**本文**
雪舟 (せっしゅう) 『山水図(破墨山水図)』

破墨山水図部分 破墨山水図

拡大 全体

制作年 1495

寸法(タテ×ヨコ) 148.6×32.7

技法等 紙本墨画

国宝

東京国立博物館

[情報]

雪舟 (1420-1506)

室町時代に活動した水墨画家・禅僧。京都相国寺で修行し、絵を学ぶ。その後、中国(明)に渡り、約二年間、本格的な水墨画に触れ、特に宋・元時代の画家に興味を持つ。日本独自の水墨画風を確立した存在として評価されるとともに、後の日本画壇へ与えた影響は大きい。

江戸時代には、当時画壇を支配していた狩野派が雪舟を師と仰ぎ、ゆえに諸大名が雪舟の作品を求めるようになったことから神格化され、現在でも日本の絵画史において別格の高い評価を受けている。

『山水図(破墨山水図)』は、京都相国寺の塔頭慈照院に伝来し、現在も雪舟の基準作に位置づけられる。

雪舟 (せっしゅう) 『慧可断臂図』 (えかだんぴず)

慧可断臂図制作年 1496

寸法(タテ×ヨコ) 199.9×113.6

技法等 紙本墨画淡彩

国宝

京都国立博物館寄託

[情報]

雪舟 (1420-1506)

『山水図(破墨山水図)』の項を合わせて参照。

『慧可断臂図』は、禅宗の初祖・達磨が少林寺において面壁座禅中、恵可という僧が彼に参禅を請うたが許されず、自ら左腕を切り落として決意のほどを示したところ、ようやく入門を許されたという有名な禅機の一場面を描いたもの。雪舟、77歳の作。

雪舟 (せっしゅう) 『秋冬山水図』

**提供資料**
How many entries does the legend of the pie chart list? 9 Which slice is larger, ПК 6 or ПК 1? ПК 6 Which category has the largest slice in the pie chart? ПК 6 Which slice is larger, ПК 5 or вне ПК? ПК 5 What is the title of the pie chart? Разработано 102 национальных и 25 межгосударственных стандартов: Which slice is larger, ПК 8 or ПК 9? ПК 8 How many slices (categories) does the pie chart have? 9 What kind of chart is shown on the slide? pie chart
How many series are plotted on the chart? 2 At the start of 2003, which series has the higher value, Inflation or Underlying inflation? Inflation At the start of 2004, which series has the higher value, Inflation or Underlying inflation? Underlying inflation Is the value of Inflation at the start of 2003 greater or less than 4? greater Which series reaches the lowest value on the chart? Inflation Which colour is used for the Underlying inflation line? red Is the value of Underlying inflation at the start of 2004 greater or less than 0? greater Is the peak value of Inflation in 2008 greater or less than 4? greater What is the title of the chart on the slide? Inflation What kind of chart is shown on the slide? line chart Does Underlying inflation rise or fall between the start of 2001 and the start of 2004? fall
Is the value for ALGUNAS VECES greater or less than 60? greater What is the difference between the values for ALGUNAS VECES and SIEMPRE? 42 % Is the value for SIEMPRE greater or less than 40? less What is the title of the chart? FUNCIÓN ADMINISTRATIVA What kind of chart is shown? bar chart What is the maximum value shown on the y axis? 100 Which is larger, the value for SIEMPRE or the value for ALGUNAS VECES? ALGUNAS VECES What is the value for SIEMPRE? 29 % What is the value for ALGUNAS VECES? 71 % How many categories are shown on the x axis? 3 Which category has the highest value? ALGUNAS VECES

**作業内容**
A – 雪舟の作品解説のうち、「室町時代に活動した水墨画家・」から「別格の高い評価を受けている。」までの部分を、一字一句変えずに返してください。
B – 雪舟の作品解説によると、『慧可断臂図』は雪舟が何歳のときに描いた作品ですか？
C – 雪舟の作品解説を、本文の最後の行に続けて書き進めてください。
資料は使わなくてかまいません。

**期待される結果**
A –
室町時代に活動した水墨画家・禅僧。京都相国寺で修行し、絵を学ぶ。その後、中国(明)に渡り、約二年間、本格的な水墨画に触れ、特に宋・元時代の画家に興味を持つ。日本独自の水墨画風を確立した存在として評価されるとともに、後の日本画壇へ与えた影響は大きい。

江戸時代には、当時画壇を支配していた狩野派が雪舟を師と仰ぎ、ゆえに諸大名が雪舟の作品を求めるようになったことから神格化され、現在でも日本の絵画史において別格の高い評価を受けている。

B – 77歳のときの作品です。

C –
冬 秋

制作年 1500年頃

[ 右:秋景 左:冬景 ]

寸法(タテ×ヨコ) 47.7×30.2

技法等 紙本墨画

国宝

東京国立博物館

[情報]

雪舟 (1420-1506)

『山水図(破墨山水図)』の項を合わせて参照。

『秋冬山水図』では、雪舟が確立した作風、すなわち、構築的な空間構成、強調された輪郭線、また細い線による簡略化された皴法(しゅんぽう)が見出せる。

たとえば冬景の画面中央から上端にのびる垂直線は調子が強く、この線と周囲の描写との関係は一見わかりにくい。しかしこれは、中国の山水画によく現れる、オーバーハングする断崖の輪郭線が極度に強調されたもの。

狩野永徳 (かのう えいとく) 『梅花禽鳥図』(ばいかきんちょうず)(四季花鳥図襖)16面中4面

梅花禽鳥図

制作年 1566

寸法(タテ×ヨコ) 175.5×142.5

技法等 紙本墨画

京都国立博物館寄託

[情報]

狩野永徳 (1543-1590)

安土桃山時代の絵師。

室町時代から明治に至る400年にわたって命脈を保ち、常に日本の絵画界の中心にあった狩野派の4代目に当たる。

狩野派は、室町幕府に御用絵師として仕えた狩野正信が初代とされ、次の狩野元信によってその画風は大成し、後の狩野派繁栄の基礎が築かれたと言われている。

永徳は3代目の狩野松栄の息子で、狩野元信の孫にあたる。狩野派一族の中でも傑出した存在として名高い。雄大なスケールの豪快な作品(大画)がよく知られるが、細部を緻密に描写した「細画」もよくしたとされる。

狩野派の棟梁として織田信長、豊臣秀吉という天下人に仕え、安土城、聚楽第、大坂城などの障壁画を制作した。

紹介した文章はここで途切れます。